OpenAI Why Are The API Calls So Slow? When will it be fixed?

New rate limit documentation may indirectly and evasively describe what is going on to so many accounts.

Answer if your gpt-3.5-turbo is slow:

  • are you currently in a prepay plan?
  • have you paid OpenAI over $50 in prepaid credits, over a week ago?

That seems to be the criteria for getting to new “tiers” for prepay credit users, and it seems that quality of service comes along with giving OpenAI unrefundable money. Or rather, they “may” move you to lower latency.

Then answer:

  • Go to your account rate limits page,
  • See if you have been assigned one of the new unique and distinct rate limits of 20000 or 40000 tokens per minute, meaning you are in a lower “tier”.

Also, OpenAI has said they wouldn’t consider any rate request form for increase of GPT-4 TPM rate of 10000 that has been recently given to new users? Well, there’s your answer on that page, PAY UP.

7 Likes

Interesting. But that’s still about hard token limits. Clearly, some users/organizations are being throttled, well within all those limits, and that’s not mentioned anywhere. The only mention of throttling in the docs is about throttling it yourself to stay with the provided limits.

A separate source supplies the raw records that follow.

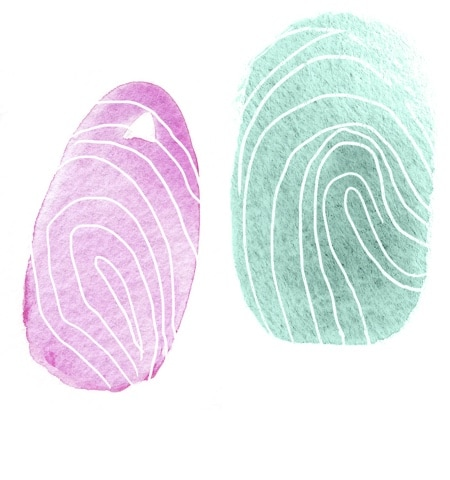 Watercoloured fingertip prints
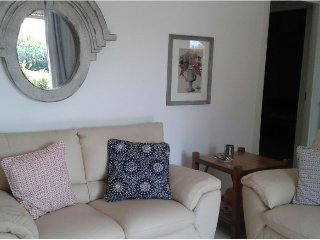 Casa con giardino 178G -  Residence Pizzo Beach Club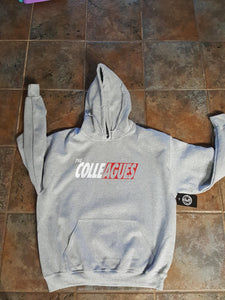 Heather Gray and Red Colleagues hoodie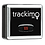 Thumbnail: Trackimo Universal 3G GPS Tracker with 12 months subscription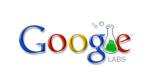 Fast Flip: Zeitschriftenverleger begrüßen neues Google-Modell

I have 2 organizations, one of those is experiencing the slowness, the other is fast as we are used to with GPT 3.5 Turbo. However, the organization that did not have any traffic in the last couple of months is faster than the one i’m using in a production setting with not a lot of users, so very well within all the limits and quotas.

Demo of the issue:

Another topic about the slowenss, that mentions it is only happening for certain organizations: GPT-3.5 API is 30x slower than ChatGPT equivalent prompt

The slowness just doesn’t make any sense. It’s not documented anywhere. There’s no status update. And any support request to OpenAI is closed mentioning it is probably your own fault. EVEN when I send them the demo video you see above.

For now I have fixed it by using a different organization and by using Azure’s OpenAI API’s. But that’s not really a fix. Thinking about migrating every service I have to Azure OpenAI.

6 Likes

I’ll make it more explicit:

As your usage tier increases, we may also move your account onto lower latency models behind the scenes.

Translation: You’ve been moved to higher latency models behind the scenes.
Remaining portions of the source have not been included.